Do not bypass when you are an agent and the guard fired against your commit. That is the exact pattern the guard exists to catch. cd to your worktree (or use git -C "$AGENT_WT") and re-run.

Installing the hook

make hooks-install

make hooks-install runs pre-commit install --install-hooks, which writes the agent-worktree-drift-guard local hook from .pre-commit-config.yaml into .git/hooks/pre-commit. Idempotent: re-running just refreshes the bound script.

Testing the guard

bash scripts/ci/test_check_agent_worktree_drift.sh

Three cases — commit-from-agent-WT (allow), main-WT-no-siblings (allow), main-WT-with-active-agent (refuse) — all run against disposable temp git repos. No build artifacts, no network.

Cleaning up stale agent state

After a batch of agent runs, worktrees whose agent process has exited but whose .git/worktrees/<id>/locked file still holds a dead PID will block git worktree list --porcelain output and slow down the host-side guard. Similarly, git stashes created during agent navigation on master or on branches that already exist locally accumulate noise in git stash list.

Use the bundled utility to prune both in one pass:

# Preview what would be removed (no changes made)
bash scripts/dev/cleanup-agent-state.sh --dry-run

# Apply — removes dead-PID agent-* worktrees + redundant stashes
bash scripts/dev/cleanup-agent-state.sh

The script:

  • Removes agent-* worktrees whose lock-file PID returns kill -0 failure.
  • Drops stashes on master, (no branch) (detached HEAD), or branches that still exist locally (where the stash is redundant).
  • Never touches worktrees owned by alive PIDs or stashes on branches that no longer exist locally (the only surviving copy of that work).
  • Run from any worktree of the repo; git -C <root> is used throughout.

Run it after every significant multi-agent session or when git worktree list shows more than a handful of agent-* entries.

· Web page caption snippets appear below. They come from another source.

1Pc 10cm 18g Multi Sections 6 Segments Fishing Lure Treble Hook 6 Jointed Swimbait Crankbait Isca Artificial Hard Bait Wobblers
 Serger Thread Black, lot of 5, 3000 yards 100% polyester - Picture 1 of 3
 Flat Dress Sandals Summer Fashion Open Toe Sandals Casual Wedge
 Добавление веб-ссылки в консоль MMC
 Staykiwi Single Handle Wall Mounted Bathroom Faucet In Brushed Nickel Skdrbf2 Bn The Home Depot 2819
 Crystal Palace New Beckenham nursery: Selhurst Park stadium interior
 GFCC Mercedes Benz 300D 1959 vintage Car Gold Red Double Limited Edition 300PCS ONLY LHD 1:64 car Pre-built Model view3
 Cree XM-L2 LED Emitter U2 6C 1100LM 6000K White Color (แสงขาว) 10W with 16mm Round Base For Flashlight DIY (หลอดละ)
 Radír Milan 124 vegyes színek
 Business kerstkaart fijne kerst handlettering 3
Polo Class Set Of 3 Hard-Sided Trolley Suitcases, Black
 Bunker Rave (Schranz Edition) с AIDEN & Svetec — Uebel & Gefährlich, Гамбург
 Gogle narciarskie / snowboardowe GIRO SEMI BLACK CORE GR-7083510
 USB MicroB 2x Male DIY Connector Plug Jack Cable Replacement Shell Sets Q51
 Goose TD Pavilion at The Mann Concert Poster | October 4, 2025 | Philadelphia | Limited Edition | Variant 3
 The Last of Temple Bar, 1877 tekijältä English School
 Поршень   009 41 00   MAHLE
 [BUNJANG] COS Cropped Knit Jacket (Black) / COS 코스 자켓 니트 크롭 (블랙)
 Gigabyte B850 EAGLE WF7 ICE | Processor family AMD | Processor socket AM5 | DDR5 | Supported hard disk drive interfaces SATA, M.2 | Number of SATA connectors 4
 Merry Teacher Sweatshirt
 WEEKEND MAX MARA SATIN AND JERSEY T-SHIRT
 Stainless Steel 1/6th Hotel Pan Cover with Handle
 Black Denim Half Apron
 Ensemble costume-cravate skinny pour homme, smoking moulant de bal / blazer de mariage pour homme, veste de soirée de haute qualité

Why two layers and not just one

Layer 1 alone (agent-side discipline) is fragile: agents drift because their harness's shell state resets, or because a cd did not survive, or because the harness silently retried in a fresh process group. Telling the agent "be more careful" doesn't scale.

Layer 2 alone (host-side guard) leaves a window: between the agent issuing the wrong git add and the pre-commit hook firing, the agent has already staged files in the main checkout's index. The hook prevents the commit, but the staged state can still confuse the human. Process-side discipline avoids the staging in the first place.

Both layers run together. The guard is the safety net that catches the cases the agent missed.